Next step, get a medium format camera and a projector, then you have been sold to the devil.
 
All of the Velvia emulsions favor soft light e.g. morning or evening, rather than the blinding light of midday. The meter of the Spotmatic you have is rudimentary, considering that transparency film of any persuasion requires careful metering — a separate spot meter would be the best way to go, but there is no harm in running a roll through the camera as an experiment. RVP100 is a very contrasty and hyper-saturated palette (noticably cyanic) — quite oblique to its more subdued and slower ISO50 namesake. Good luck!
 
I shot a roll of Velvia 50 in a Spotmatic when I was first jumping back into to the film way of life with little experience beyond what 3 years of DSLR life had given me. Decided to just trust the meter except in heavily backlit situations, and it was a great roll of film when I got it back from processor. No bad frames, except where I pointed it at boring things.

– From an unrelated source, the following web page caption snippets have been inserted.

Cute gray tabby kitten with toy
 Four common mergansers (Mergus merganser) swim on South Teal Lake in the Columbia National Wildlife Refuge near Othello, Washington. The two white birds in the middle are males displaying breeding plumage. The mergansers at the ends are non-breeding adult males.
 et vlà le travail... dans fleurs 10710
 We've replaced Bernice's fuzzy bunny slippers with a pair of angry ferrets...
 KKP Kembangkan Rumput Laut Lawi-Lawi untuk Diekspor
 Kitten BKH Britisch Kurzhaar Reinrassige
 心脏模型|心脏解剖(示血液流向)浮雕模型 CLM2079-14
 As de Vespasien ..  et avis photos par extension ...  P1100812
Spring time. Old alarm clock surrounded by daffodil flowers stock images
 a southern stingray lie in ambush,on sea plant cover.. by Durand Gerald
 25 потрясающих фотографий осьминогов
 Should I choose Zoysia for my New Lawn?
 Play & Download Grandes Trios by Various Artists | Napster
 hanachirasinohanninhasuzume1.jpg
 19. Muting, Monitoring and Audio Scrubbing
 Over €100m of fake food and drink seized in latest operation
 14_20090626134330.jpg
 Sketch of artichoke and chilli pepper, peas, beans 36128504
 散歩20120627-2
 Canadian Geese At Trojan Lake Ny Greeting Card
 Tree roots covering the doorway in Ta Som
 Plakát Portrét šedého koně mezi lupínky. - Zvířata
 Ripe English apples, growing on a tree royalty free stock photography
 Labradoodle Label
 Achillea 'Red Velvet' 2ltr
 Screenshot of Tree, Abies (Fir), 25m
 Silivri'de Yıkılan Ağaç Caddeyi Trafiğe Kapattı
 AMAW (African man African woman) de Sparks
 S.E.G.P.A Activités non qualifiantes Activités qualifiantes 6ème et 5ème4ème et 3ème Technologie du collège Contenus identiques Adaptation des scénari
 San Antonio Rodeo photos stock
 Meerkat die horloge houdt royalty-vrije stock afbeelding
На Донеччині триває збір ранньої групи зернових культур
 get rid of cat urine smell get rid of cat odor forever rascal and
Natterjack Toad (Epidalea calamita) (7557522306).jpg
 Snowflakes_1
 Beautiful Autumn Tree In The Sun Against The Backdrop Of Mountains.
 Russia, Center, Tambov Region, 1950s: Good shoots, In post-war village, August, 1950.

Enjoy and share those slides, here and with people you know.
 
Next step, get a medium format camera and a projector, then you have been sold to the devil.

Regarding projecting medium format slides, I've briefly tried but couldn't find anything available commercially that's also affordable.. Any DIY opportunities perhaps? I think it'd be awesome to see the glory of medium format slides, projected! Maybe use the film scanner holders to hold film strips, then some lens in front and a lamp in the back - would something like that work?
 
Regarding projecting medium format slides, I've briefly tried but couldn't find anything available commercially that's also affordable.. Any DIY opportunities perhaps? I think it'd be awesome to see the glory of medium format slides, projected! Maybe use the film scanner holders to hold film strips, then some lens in front and a lamp in the back - would something like that work?

I'm sort-of designing a DIY 8x10 enlarger, it will be something along the lines of a back for my camera that I clip in like a regular GG, it'll have a bank of LEDs, a diffusion screen, and 2 bits of glass to sandwich the film in between. The bellows, lensboard, focussing etc will just be my regular monorail.
Or the other option I'm looking at will involve using a hacked-up film holder and only 1 bit of glass with rails from the holder instead of sandwiched between 2, but otherwise fairly similar.
Either way, I definitely plan to use it to project some of my 4x5 chromes (and, well, all my other 135 and 120 too, especially the 8x10s if I ever do any). That would look so good, on the side of my house at night, if I use the right lens I can correct parallax by shifting as well...
 
I second all the advice about being careful with exposure and bracketing, but if your meter is accurate and you know how to use it there's no reason to be intimidated. One word of caution - Velvia 100 is, to me at least, a really finicky film, giving fine results in some situations and ghastly results in others (usually because of too much contrast or overly exaggerated reds and magentas). SO, at some point you should definitely try a roll of Velvia 50. It's a considerably different film, and to me is easier to control and works in a much wider variety of applications.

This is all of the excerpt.